[Short web captions]
Segment Open
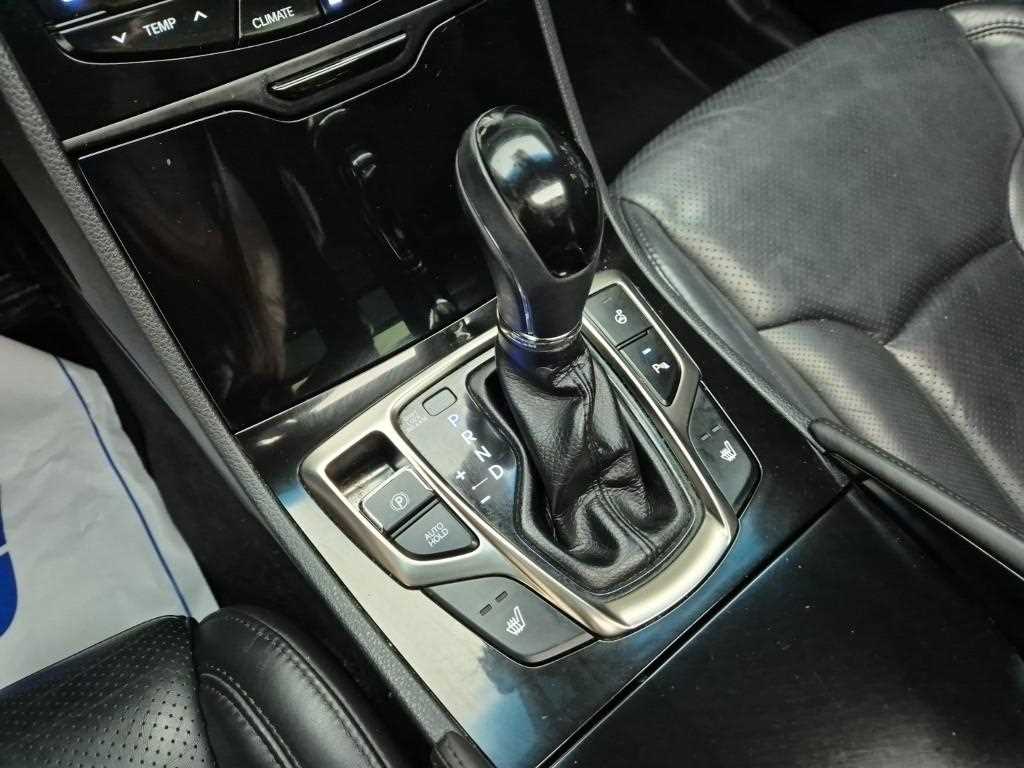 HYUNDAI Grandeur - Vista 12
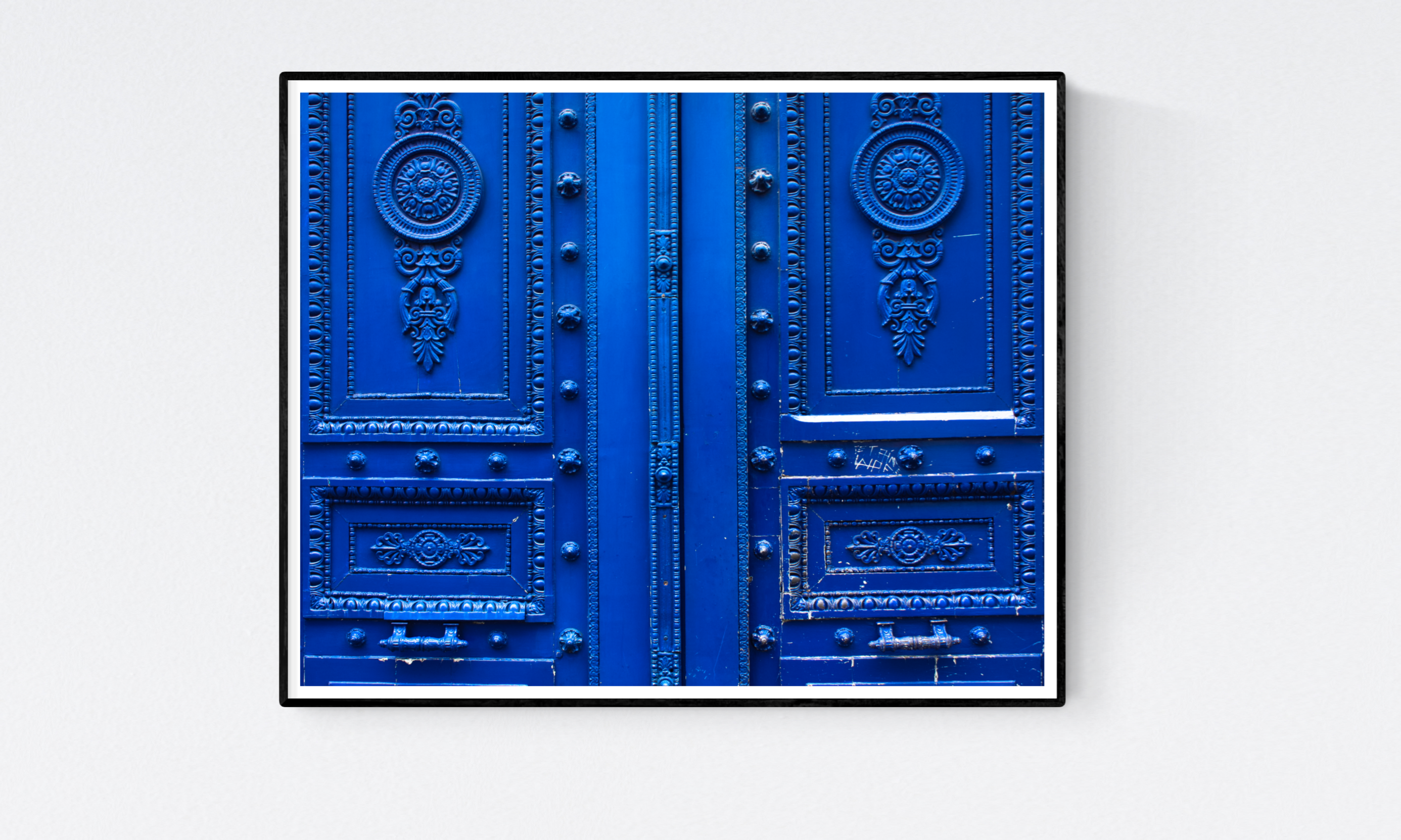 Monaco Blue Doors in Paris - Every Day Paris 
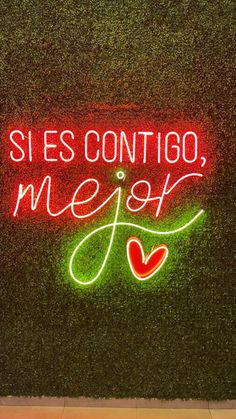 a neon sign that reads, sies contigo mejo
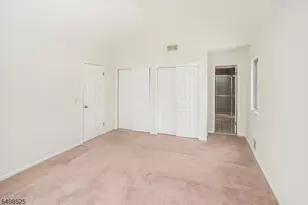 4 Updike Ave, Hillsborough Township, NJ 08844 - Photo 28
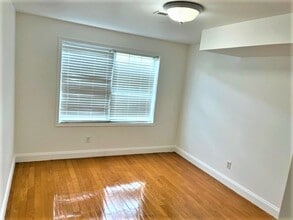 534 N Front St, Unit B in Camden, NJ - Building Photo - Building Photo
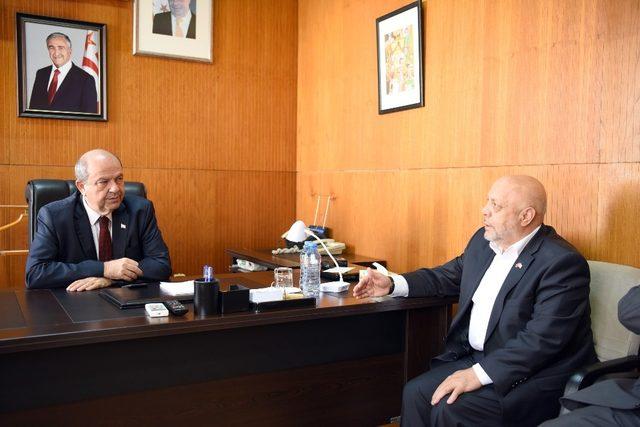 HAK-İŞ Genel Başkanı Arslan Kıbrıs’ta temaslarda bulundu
Segment Closed
Rewrite every line of the records with "Photo" swapped for "Image" and everything else unchanged, leaving out the pictures.

 HYUNDAI Grandeur - Vista 12
 Monaco Blue Doors in Paris - Every Day Paris 
 a neon sign that reads, sies contigo mejo
 4 Updike Ave, Hillsborough Township, NJ 08844 - Image 28
 534 N Front St, Unit B in Camden, NJ - Building Image - Building Image
 HAK-İŞ Genel Başkanı Arslan Kıbrıs’ta temaslarda bulundu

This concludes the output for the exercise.